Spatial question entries

* * * *

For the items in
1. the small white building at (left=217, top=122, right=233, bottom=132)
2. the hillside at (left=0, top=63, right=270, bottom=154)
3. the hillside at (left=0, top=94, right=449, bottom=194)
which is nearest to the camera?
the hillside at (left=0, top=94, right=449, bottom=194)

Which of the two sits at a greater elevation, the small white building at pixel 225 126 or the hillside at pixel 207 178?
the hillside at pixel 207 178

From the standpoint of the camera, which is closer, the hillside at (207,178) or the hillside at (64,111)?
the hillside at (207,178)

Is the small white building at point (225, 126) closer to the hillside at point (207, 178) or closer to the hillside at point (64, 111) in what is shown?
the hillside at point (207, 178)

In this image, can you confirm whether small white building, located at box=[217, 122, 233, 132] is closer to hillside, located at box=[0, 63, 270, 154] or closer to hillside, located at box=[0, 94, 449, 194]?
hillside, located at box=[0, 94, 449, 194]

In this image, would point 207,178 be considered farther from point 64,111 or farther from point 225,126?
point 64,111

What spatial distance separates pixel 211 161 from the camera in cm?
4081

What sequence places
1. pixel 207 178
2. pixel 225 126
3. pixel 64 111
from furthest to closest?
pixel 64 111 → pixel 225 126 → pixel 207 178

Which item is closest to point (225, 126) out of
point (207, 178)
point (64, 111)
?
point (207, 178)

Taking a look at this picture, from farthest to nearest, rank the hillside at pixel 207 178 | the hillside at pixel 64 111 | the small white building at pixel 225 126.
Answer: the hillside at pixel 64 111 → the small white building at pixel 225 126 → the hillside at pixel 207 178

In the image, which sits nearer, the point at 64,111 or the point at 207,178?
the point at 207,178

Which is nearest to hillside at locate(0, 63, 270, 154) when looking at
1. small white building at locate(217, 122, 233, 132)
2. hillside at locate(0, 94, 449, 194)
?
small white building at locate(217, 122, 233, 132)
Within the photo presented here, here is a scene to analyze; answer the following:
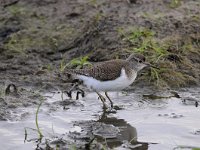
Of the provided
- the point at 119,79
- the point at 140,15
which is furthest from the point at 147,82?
the point at 140,15

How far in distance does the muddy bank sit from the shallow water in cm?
80

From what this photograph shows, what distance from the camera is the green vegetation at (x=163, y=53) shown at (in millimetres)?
10797

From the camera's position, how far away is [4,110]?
9.35 m

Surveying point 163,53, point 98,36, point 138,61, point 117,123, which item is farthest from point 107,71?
point 98,36

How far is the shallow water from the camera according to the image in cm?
808

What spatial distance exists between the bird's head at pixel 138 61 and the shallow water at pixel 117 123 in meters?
0.51

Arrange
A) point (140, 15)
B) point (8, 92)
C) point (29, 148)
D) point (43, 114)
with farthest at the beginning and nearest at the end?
1. point (140, 15)
2. point (8, 92)
3. point (43, 114)
4. point (29, 148)

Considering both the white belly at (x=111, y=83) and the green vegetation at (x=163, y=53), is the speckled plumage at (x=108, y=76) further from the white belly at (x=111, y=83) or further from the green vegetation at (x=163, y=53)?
the green vegetation at (x=163, y=53)

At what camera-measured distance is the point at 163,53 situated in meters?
11.1

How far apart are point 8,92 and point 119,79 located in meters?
1.95

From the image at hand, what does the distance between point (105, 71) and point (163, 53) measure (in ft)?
6.07

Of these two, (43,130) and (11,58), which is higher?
(11,58)

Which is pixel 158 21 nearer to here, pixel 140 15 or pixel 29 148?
pixel 140 15

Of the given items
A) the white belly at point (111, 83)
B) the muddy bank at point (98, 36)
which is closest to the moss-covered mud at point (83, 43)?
the muddy bank at point (98, 36)
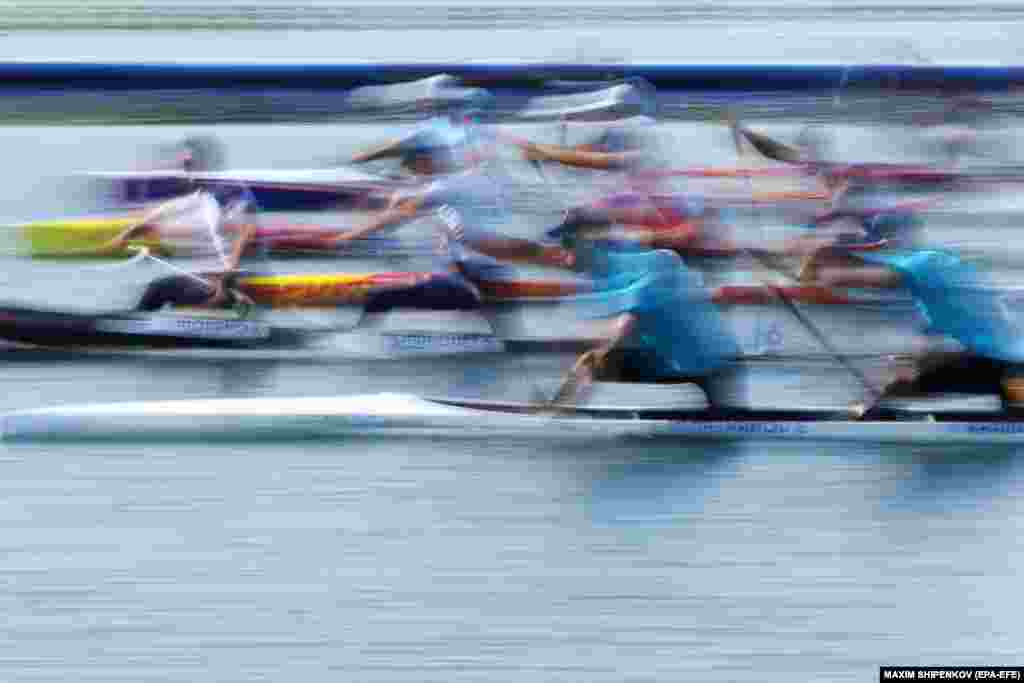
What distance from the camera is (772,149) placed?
14.2 metres

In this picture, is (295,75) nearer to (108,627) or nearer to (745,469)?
(745,469)

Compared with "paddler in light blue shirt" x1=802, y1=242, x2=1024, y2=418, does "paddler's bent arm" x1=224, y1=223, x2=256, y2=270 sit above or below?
above

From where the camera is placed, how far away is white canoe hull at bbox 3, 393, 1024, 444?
925 centimetres

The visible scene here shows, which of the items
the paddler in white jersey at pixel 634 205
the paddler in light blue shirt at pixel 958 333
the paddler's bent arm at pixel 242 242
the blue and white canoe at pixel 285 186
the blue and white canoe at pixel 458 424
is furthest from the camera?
the blue and white canoe at pixel 285 186

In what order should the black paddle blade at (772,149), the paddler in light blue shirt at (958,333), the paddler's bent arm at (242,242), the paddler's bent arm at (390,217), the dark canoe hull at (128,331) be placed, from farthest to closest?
the black paddle blade at (772,149)
the paddler's bent arm at (390,217)
the paddler's bent arm at (242,242)
the dark canoe hull at (128,331)
the paddler in light blue shirt at (958,333)

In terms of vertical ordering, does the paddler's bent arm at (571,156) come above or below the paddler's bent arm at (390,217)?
above

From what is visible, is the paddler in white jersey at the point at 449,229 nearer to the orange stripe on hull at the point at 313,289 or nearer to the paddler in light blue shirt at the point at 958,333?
the orange stripe on hull at the point at 313,289

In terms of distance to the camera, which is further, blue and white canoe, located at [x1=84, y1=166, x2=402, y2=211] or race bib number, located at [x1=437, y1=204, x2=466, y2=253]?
blue and white canoe, located at [x1=84, y1=166, x2=402, y2=211]

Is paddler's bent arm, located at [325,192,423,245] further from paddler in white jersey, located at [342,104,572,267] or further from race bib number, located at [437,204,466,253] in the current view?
race bib number, located at [437,204,466,253]

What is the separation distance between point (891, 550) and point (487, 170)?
503 centimetres

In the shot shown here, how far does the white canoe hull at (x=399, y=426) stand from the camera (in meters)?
9.25

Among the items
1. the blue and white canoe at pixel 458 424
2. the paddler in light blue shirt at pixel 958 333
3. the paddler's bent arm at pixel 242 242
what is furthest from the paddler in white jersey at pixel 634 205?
the paddler's bent arm at pixel 242 242

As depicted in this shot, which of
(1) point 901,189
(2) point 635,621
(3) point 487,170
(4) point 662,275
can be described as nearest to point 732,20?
(1) point 901,189

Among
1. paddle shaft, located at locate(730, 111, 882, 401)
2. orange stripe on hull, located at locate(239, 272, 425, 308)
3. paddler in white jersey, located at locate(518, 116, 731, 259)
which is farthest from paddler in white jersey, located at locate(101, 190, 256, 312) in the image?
paddle shaft, located at locate(730, 111, 882, 401)
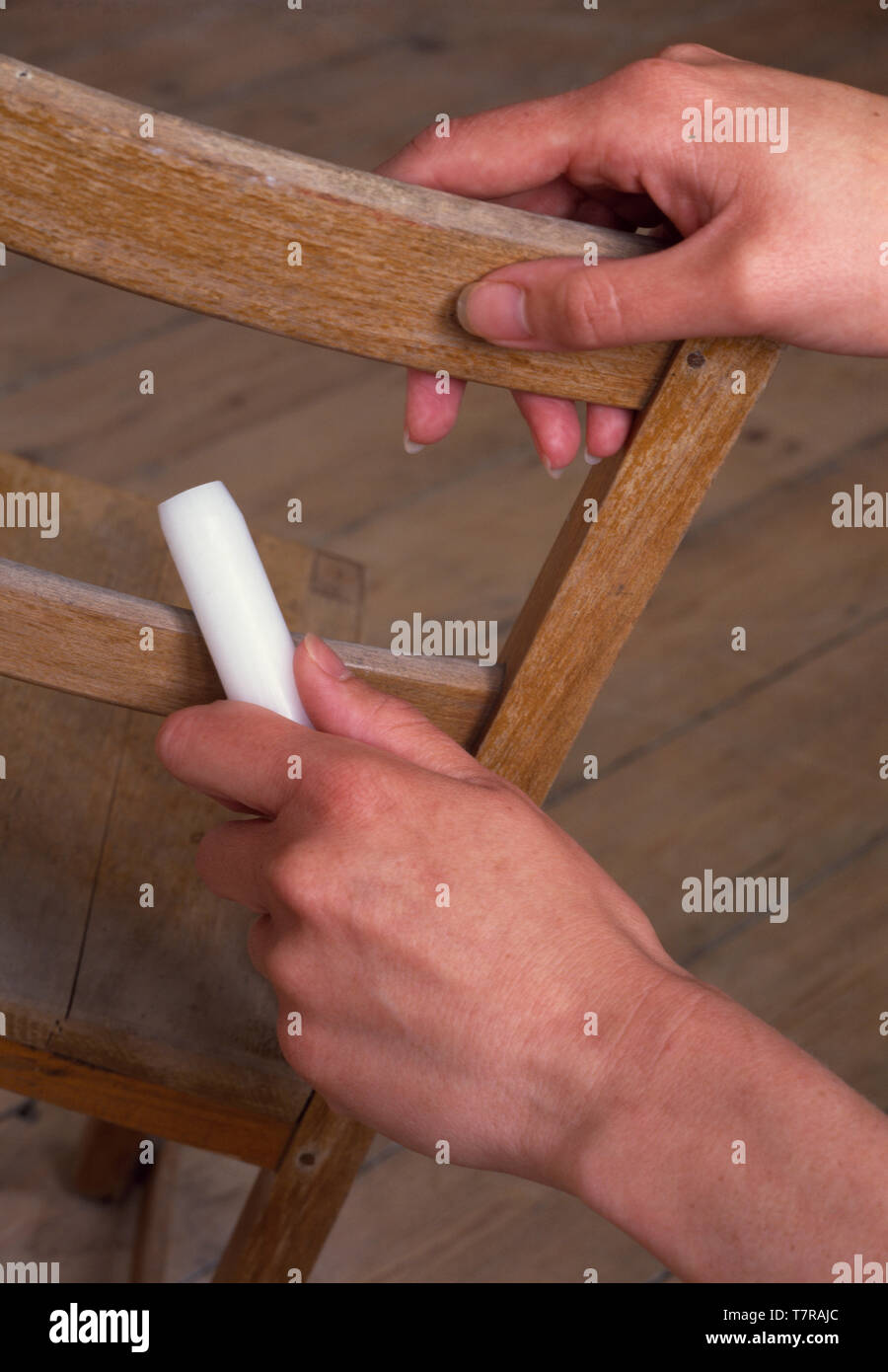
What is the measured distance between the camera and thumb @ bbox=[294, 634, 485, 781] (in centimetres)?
48

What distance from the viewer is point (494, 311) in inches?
14.7

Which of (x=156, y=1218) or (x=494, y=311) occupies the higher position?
(x=494, y=311)

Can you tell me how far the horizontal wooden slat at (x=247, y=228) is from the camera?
1.12 ft

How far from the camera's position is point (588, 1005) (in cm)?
45

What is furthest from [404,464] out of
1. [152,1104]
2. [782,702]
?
[152,1104]

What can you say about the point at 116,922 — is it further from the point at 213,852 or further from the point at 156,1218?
the point at 156,1218

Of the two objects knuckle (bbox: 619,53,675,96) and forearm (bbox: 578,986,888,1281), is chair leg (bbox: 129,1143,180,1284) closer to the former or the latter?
forearm (bbox: 578,986,888,1281)

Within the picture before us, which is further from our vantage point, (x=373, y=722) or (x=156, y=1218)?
(x=156, y=1218)

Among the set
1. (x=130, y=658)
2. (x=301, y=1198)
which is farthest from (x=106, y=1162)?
(x=130, y=658)

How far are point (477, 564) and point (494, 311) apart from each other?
101 centimetres

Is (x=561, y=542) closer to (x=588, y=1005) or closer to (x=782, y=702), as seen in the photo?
(x=588, y=1005)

* * * *

- Exercise requirements: In the part of the records that opens with the line containing "Within the picture" and closes with the line containing "101 centimetres", switch "vantage point" to "viewpoint" and leave everything else as it is. Give back only those lines.

- Result of this task:
Within the picture before us, which is further from our viewpoint, (x=373, y=722) or (x=156, y=1218)?
(x=156, y=1218)

Among the set
1. (x=130, y=658)
2. (x=301, y=1198)
which is farthest from (x=106, y=1162)?
(x=130, y=658)

How far are point (477, 564) and point (494, 311) apart from each other?
101 centimetres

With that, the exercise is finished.